» **WRITTEN TASK**:
Pick out every line below that contains the word "captured" and copy each one.

» **DATA FOR THIS TASK**:
++++++++++
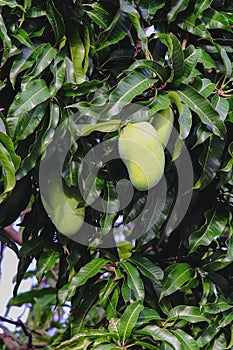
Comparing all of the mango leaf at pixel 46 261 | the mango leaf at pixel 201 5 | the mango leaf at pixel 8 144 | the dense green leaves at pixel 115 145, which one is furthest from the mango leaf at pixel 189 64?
the mango leaf at pixel 46 261

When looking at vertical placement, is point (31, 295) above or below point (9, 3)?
below

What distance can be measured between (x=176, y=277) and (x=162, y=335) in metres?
0.16

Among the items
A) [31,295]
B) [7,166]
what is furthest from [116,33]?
[31,295]

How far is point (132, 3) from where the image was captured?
1.22 m

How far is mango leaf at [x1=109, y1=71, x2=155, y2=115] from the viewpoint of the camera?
44.8 inches

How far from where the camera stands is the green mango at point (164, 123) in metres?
1.19

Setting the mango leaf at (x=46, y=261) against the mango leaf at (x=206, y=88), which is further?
the mango leaf at (x=46, y=261)

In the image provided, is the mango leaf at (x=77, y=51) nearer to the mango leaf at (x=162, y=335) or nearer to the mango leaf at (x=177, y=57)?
the mango leaf at (x=177, y=57)

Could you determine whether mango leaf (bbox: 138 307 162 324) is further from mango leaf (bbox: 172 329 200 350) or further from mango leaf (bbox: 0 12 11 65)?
mango leaf (bbox: 0 12 11 65)

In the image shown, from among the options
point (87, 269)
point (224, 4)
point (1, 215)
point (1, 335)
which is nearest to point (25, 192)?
point (1, 215)

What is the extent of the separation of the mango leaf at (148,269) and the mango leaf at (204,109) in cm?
32

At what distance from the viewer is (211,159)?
126 cm

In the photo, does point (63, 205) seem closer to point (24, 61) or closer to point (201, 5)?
point (24, 61)

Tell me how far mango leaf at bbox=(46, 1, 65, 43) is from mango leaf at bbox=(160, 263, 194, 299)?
532mm
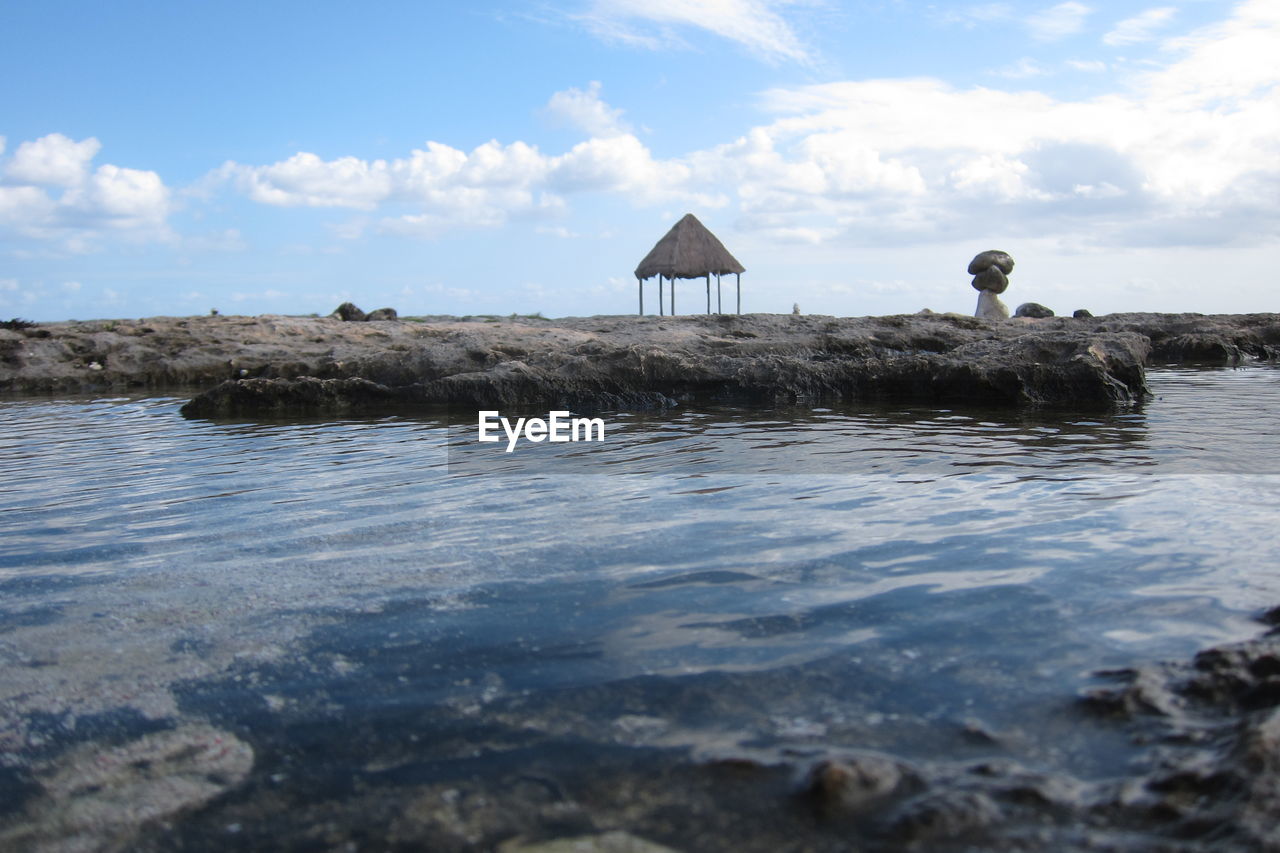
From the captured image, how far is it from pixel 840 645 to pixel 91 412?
10124 mm

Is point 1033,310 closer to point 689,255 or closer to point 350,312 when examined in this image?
point 689,255

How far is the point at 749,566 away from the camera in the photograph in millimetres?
3121

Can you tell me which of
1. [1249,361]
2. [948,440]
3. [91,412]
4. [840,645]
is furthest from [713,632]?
[1249,361]

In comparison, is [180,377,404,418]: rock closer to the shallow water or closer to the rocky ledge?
the rocky ledge

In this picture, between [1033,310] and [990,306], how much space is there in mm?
2452

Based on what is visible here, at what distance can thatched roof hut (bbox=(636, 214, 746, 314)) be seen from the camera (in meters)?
24.0

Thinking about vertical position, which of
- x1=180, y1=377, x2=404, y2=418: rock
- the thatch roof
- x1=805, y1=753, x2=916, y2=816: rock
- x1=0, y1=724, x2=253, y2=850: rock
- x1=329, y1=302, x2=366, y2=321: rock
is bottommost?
x1=0, y1=724, x2=253, y2=850: rock

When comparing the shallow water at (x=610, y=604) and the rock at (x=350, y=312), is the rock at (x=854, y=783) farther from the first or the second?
the rock at (x=350, y=312)

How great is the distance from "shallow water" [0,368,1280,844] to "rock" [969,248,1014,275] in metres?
20.0

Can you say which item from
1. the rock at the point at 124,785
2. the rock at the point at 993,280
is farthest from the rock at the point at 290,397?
the rock at the point at 993,280

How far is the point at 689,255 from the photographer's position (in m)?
24.2

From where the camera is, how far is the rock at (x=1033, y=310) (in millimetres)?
25161

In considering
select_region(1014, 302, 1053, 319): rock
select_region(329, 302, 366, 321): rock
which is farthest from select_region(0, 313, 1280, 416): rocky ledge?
select_region(1014, 302, 1053, 319): rock

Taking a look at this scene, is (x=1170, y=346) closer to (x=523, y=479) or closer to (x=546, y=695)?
(x=523, y=479)
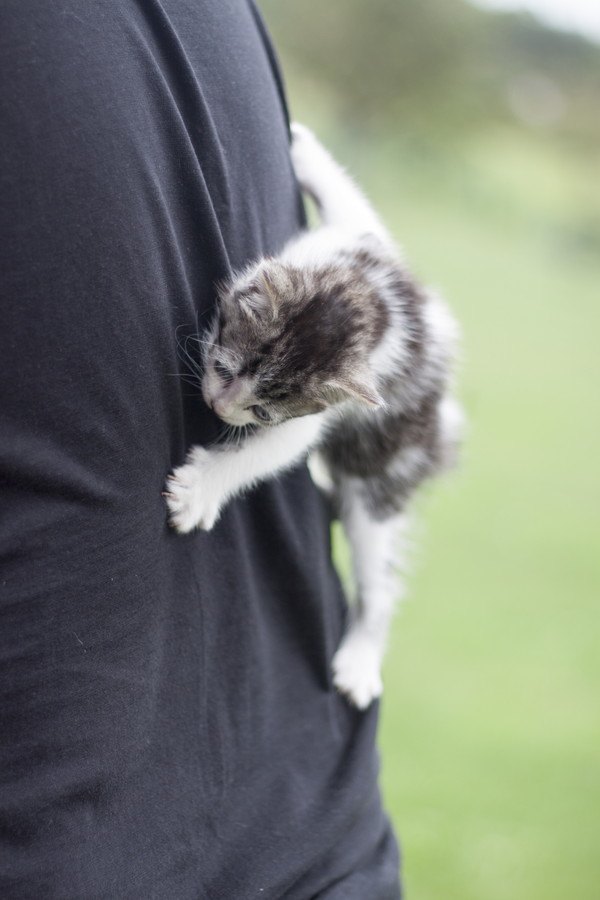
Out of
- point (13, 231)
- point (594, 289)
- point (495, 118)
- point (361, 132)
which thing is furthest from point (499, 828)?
point (495, 118)

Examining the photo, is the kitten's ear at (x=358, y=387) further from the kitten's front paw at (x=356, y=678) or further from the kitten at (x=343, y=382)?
the kitten's front paw at (x=356, y=678)

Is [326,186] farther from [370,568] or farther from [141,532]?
[141,532]

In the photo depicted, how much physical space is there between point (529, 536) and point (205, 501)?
5583 mm

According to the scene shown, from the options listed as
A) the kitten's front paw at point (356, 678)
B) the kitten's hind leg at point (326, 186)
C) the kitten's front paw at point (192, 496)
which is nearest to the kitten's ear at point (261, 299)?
the kitten's front paw at point (192, 496)

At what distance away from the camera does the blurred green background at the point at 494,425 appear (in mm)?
3771

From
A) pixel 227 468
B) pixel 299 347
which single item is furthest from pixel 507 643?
pixel 227 468

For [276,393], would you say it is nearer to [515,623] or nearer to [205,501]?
[205,501]

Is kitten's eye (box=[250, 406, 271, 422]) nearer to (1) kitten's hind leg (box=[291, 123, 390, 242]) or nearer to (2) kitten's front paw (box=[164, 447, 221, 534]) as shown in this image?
(2) kitten's front paw (box=[164, 447, 221, 534])

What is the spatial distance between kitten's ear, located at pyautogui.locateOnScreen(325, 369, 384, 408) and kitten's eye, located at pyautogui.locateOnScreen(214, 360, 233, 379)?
0.20m

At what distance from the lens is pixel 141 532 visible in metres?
1.06

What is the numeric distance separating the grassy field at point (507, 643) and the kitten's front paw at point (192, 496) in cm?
118

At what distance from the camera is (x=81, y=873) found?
3.27ft

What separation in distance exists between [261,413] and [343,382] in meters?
0.16

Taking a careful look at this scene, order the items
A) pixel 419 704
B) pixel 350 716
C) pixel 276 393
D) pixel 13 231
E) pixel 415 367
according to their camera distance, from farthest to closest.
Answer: pixel 419 704 < pixel 415 367 < pixel 276 393 < pixel 350 716 < pixel 13 231
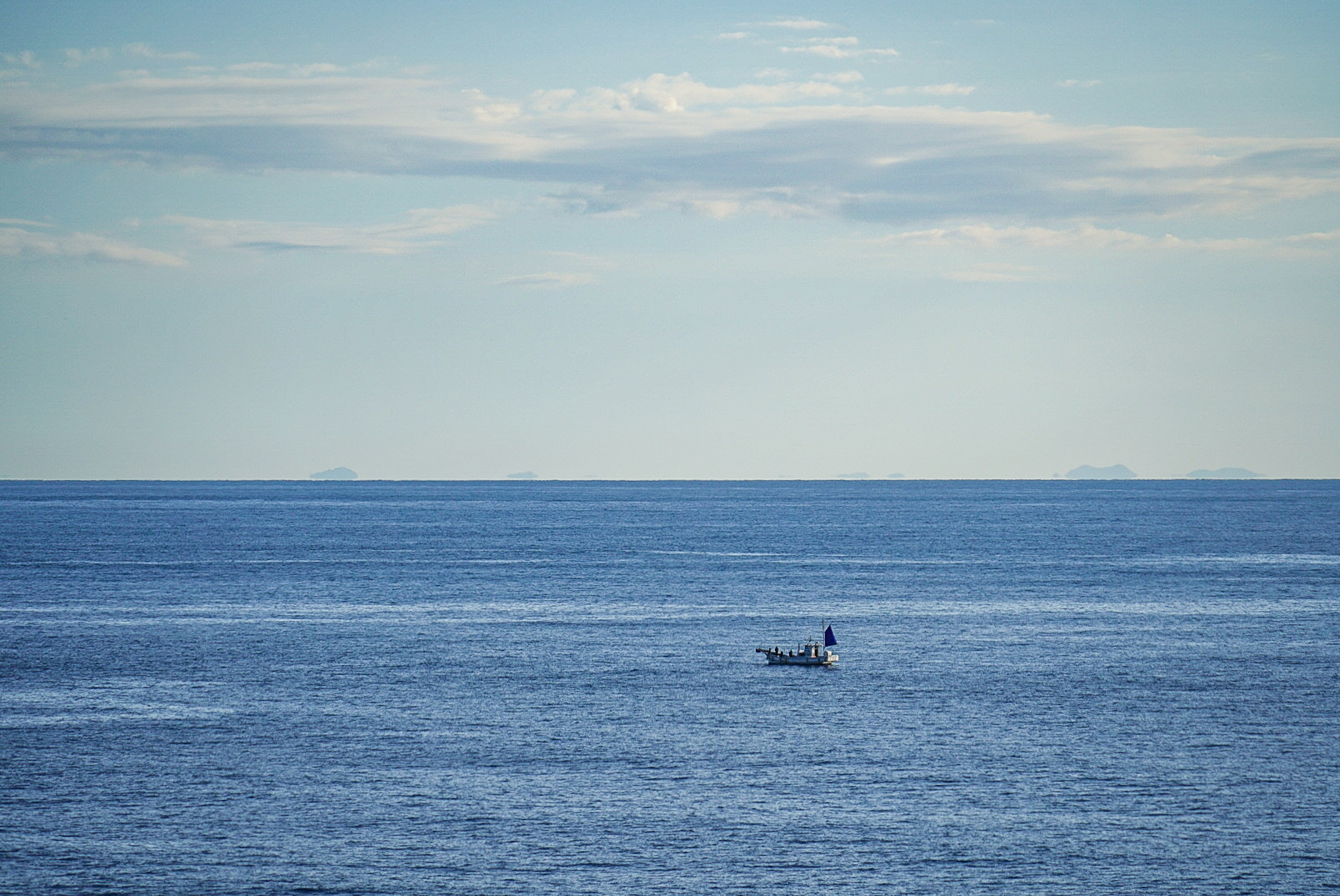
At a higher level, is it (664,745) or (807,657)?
(807,657)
++++++++++
» **WRITTEN RESPONSE**:
How far is point (132, 3) from where the image was captured?
From the captured image, how far is it from pixel 840 645 to pixel 91 412?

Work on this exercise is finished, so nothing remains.